__Complete the following__.
a: Answer these questions using the opinion column on KNUST, one answer per line:
(i) Which university in Germany worked with KNUST on the reported treatment?
(ii) In what area is St. Peter's Secondary School located?
(iii) What does the writer call the main cure for river blindness?
b: From the opinion column on KNUST, list every place where the writer sought treatment in 1978.

Opinions of Thursday, 8 October 2015

Columnist: Okoampa-Ahoofe, Kwame

KNUST: Remarkable but hardly impressive

Opinion Opinion

Reports that the Kwame Nkrumah University of Science and Technology (KNUST), in collaboration with the University of Bonn, Germany, has discovered a “treatment” for onchocerciasis ought to come as pleasant news (See “Ghana Finds Treatment for Onchocerciasis and Elephantiases” Ghana News Agency / Ghanaweb.com 7/5/15). I am personally the victim of onchocerciasis, the technical name for river blindness. I contracted this eye disease from living for nearly a decade, mostly schooling, in the Okwawu Mountains, so-called.

My alma mater, St. Peter’s Secondary School, is located in the Afram Basin, an epicenter of the disease. In 1978, I had to leave school for nearly a month in order to seek treatment at the Agogo Presbyterian Hospital, Komfo Anokye Teaching Hospital (KATH), and the Asante-Kokofu Leprosarium.

When I came across the parenthetically referenced news caption, I was a bit skeptical, because I have always known that the main cure for river blindness is a pinkish tablet called Banocide, on which I was prescriptively hooked for quite a while.

__Data for analysis__.
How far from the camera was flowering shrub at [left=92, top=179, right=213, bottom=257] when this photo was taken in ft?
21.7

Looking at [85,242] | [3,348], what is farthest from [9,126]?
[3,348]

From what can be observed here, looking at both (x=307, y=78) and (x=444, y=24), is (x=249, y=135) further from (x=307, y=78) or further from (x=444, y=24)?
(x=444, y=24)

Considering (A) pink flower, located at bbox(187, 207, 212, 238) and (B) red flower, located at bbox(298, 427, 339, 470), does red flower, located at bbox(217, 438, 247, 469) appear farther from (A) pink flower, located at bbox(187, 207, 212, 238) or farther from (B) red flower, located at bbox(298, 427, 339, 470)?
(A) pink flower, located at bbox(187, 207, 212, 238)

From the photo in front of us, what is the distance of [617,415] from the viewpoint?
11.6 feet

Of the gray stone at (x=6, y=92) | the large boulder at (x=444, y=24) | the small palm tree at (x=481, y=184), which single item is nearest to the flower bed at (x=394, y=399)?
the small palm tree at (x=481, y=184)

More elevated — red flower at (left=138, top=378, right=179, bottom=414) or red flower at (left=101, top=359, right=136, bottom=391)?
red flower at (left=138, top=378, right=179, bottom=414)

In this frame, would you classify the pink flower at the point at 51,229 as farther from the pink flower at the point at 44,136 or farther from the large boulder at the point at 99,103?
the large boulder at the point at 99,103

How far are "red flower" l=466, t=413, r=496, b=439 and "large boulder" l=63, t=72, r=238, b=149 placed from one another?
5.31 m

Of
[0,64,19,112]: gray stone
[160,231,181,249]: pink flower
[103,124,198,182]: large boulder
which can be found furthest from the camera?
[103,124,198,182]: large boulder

* * *

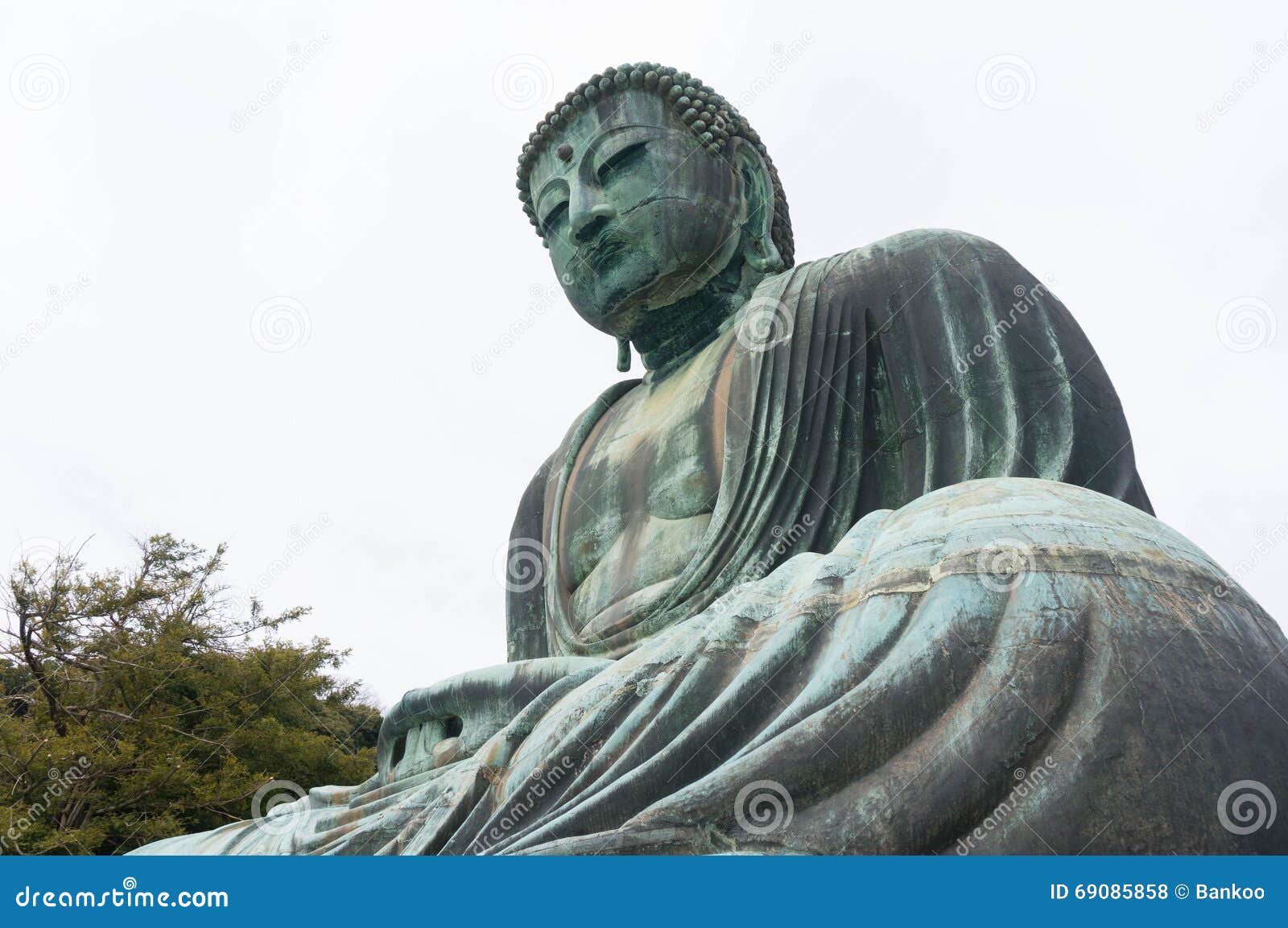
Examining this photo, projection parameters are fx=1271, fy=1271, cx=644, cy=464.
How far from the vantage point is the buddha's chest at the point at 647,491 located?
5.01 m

__Answers to the problems__.
a:
(i) The University of Bonn
(ii) The Afram Basin
(iii) A pinkish tablet called Banocide

b:
Agogo Presbyterian Hospital
Komfo Anokye Teaching Hospital (KATH)
Asante-Kokofu Leprosarium